> [QUOTED PASSAGE]
....

Donkey’s cockpit is further improving with the addition of a Ka-50 Autopilot panel with LEDS to display their status.
The project is based on the usual firmware I usually use as base (you can find it in the Download page) that provides the necessary code to control a button matrix and rotary encoders. From there, I expanded it to include DCS-BIOS.
DCS-BIOS allows Arduino to retrieve the status of the in-game cockpit, and the obtained variables can be used in a number of ways. For instance, I used DCS-BIOS for my Ka-50 TFT; a fellow pilot from the 132nd is using it to build an A-10C cockpit.
Why both HID and DCS-BIOS?
That’s a good question. DCS-BIOS can both receive and send commands to DCS so why bother using a more expensive board (Arduino Uno, for instance, is cheaper than Leonardo) and two means of sending data to the PC? Simple answer: flexibility.
HID means that the panel can be used with any game and DCS module. The LEDs won’t work but the buttons will do. Also, more modules can be supported by DCS-BIOS at the same time with a bit of black magic (as some friends call “coding” 🙂 ). Therefore, for instance, the LEDs can represent the status of the flaps in the F/A-18C then, by changing slots and without even leaving the mission or server, they can immediately work as the Autopilots in the Ka-50. Thanks to HID, the buttons can be assigned to any function of DCS rapidly and hassle-free.
The Project
This panel uses an Arduino Leonardo, as usual based on ATmega32U4. The wiring diagram is extremely simple and similar to other previous projects you can find in my Articles page.
The button matrix is 3×2 in order to control 5 pushbuttons. Each button has an integrated 5V LED, powered and controlled by the board.

....

> [PARTS OF THE EXERCISE]
1. According to the autopilot panel article, which Arduino board does the panel use?
2. Reproduce verbatim the passage of the autopilot panel article between "That’s a good" and "Simple answer: flexibility.", inclusive.

....

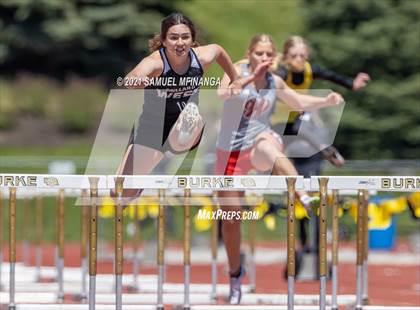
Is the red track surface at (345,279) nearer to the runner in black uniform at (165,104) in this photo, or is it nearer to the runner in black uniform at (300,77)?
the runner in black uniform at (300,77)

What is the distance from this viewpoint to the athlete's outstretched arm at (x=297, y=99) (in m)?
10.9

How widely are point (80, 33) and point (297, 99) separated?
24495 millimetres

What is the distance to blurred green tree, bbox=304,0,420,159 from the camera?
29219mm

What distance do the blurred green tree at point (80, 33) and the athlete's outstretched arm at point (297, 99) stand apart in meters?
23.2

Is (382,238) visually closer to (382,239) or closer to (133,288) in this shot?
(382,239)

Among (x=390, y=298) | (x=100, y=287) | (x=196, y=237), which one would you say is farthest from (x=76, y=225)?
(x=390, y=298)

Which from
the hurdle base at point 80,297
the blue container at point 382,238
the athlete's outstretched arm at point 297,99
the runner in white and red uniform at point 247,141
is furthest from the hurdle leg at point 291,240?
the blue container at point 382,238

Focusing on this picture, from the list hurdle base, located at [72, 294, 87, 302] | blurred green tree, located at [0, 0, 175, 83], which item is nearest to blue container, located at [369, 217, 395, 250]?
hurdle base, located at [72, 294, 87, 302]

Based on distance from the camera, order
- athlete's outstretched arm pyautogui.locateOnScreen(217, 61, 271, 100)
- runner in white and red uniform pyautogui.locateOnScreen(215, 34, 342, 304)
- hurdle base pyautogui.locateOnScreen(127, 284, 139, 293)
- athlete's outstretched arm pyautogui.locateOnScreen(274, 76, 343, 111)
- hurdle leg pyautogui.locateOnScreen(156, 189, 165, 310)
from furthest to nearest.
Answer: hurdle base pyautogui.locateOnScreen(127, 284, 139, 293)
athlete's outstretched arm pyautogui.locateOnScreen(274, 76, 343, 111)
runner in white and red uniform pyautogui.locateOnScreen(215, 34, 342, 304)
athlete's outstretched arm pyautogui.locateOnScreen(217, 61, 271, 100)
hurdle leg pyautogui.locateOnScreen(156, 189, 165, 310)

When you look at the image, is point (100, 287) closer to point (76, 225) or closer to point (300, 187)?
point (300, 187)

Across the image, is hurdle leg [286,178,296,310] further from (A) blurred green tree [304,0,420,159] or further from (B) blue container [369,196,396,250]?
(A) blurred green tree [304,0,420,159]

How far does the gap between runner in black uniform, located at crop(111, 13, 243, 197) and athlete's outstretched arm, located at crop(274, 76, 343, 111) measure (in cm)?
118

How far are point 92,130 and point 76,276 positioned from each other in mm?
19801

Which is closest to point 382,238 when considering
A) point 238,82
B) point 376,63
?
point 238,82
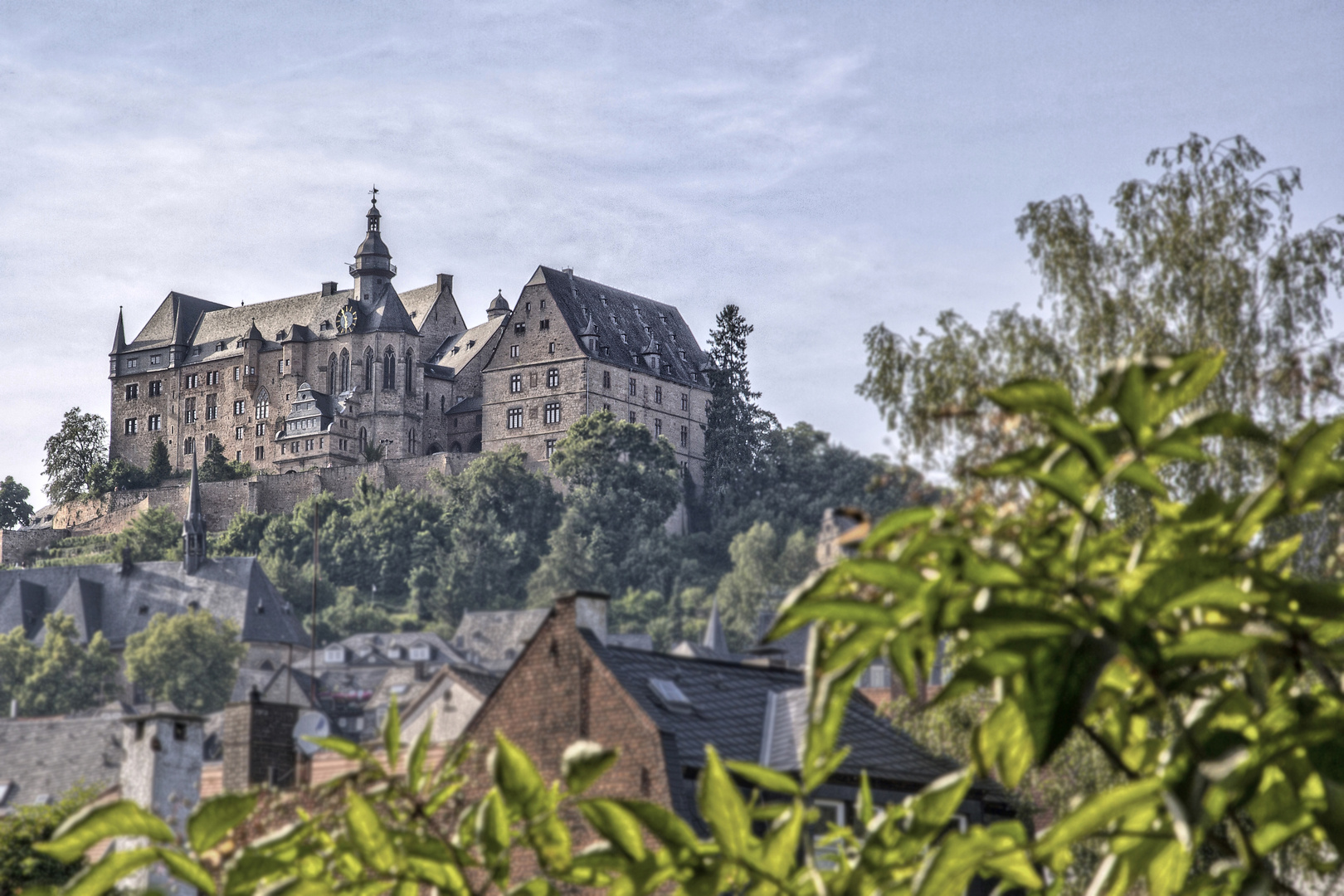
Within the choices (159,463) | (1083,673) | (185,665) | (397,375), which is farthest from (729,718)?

....

> [ANSWERS GIVEN]
1. An Arduino Leonardo, based on the ATmega32U4.

2.
That’s a good question. DCS-BIOS can both receive and send commands to DCS so why bother using a more expensive board (Arduino Uno, for instance, is cheaper than Leonardo) and two means of sending data to the PC? Simple answer: flexibility.